++++ Text

23 Timeless Stock Market Tips
Any seasoned investor or trader has their own set of stock market rules which were culled from the school of investing and its “hard knocks”. These following rules are my own biased compilation, filtered and “sifted” from the 35 years I have spent studying the stock and options markets:
1)Pick no more than 8 stocks for your portfolio and know everything you can about them. Read Internet news every day to keep abreast of any news that might have recently been made public. Know which analysts have a good feel for the stock’s potential. React to those analyst’s predictions and recommendations. Know the stock’s options market, the volatilities of their options and changes in those volatilities. Know when the ex-dividend date is, as well as potential for a rise or fall in that dividend. Know when the earnings for that last quarterly performance will be announced and watch the reaction of the market when announced.
2)Invest or trade a stock that has a rising chart pattern. Never try to guess a stock’s bottom when it is declining. That can be as dangerous as akin to trying to catch a “falling knife”.
3)Approximately 70% of the movement of any stock is directly correlated to the overall direction of the “Standard & Poors” 500 stock index (SPX). The remaining 30% of the cause for any stock’s move is due to the fundamental assessment of that stock and the expectation of the performance of the stock’s business group (autos, oil, tech, etc.). Thus, having the correct “feel” for the overall direction of the S&P 500 index over the time frame of the investment or trade is key to success or failure.
4)Most rumors have some truth in them. Some rumors are extremely accurate regarding their truthfulness. Regardless of that fact, if the market decides the rumor to have merit, and in spite of the point that you might know that the rumor is most likely false, do not underestimate the effect of the rumor.
5)Make your own decisions. You can get opinions from others whom you respect, but let the final decision to buy or sell be yours only. To make a move based on other’s opinions only sets you up for future confusion, as well as not learning from the experience. The learning curve for a trader/investor is a long time, but the rewards are worth the effort.
6)When a panicked market is near, sell out and wait for the “dust to settle”. Thus the adage, “when in doubt, get out”!

++++++++

* [Set exercise 1] In the stock market tips, switch "tech" to "retail" and reproduce the passage that opens with the words containing "3)Approximately 70% of" and closes with "of the rumor.".
* [Set exercise 2] According to the stock market tips, roughly what share of any stock's movement is directly correlated to the overall direction of the S&P 500 index?

++++ Data extract

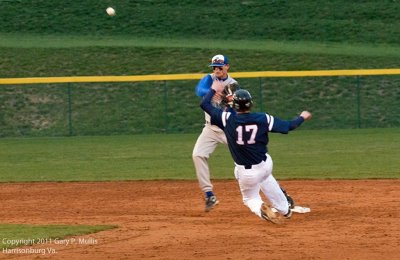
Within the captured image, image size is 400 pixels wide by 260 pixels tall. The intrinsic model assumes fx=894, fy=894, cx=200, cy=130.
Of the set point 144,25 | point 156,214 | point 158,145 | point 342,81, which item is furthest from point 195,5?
point 156,214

++++++++

* [Task output 1]
3)Approximately 70% of the movement of any stock is directly correlated to the overall direction of the “Standard & Poors” 500 stock index (SPX). The remaining 30% of the cause for any stock’s move is due to the fundamental assessment of that stock and the expectation of the performance of the stock’s business group (autos, oil, retail, etc.). Thus, having the correct “feel” for the overall direction of the S&P 500 index over the time frame of the investment or trade is key to success or failure.
4)Most rumors have some truth in them. Some rumors are extremely accurate regarding their truthfulness. Regardless of that fact, if the market decides the rumor to have merit, and in spite of the point that you might know that the rumor is most likely false, do not underestimate the effect of the rumor.

* [Task output 2] Approximately 70%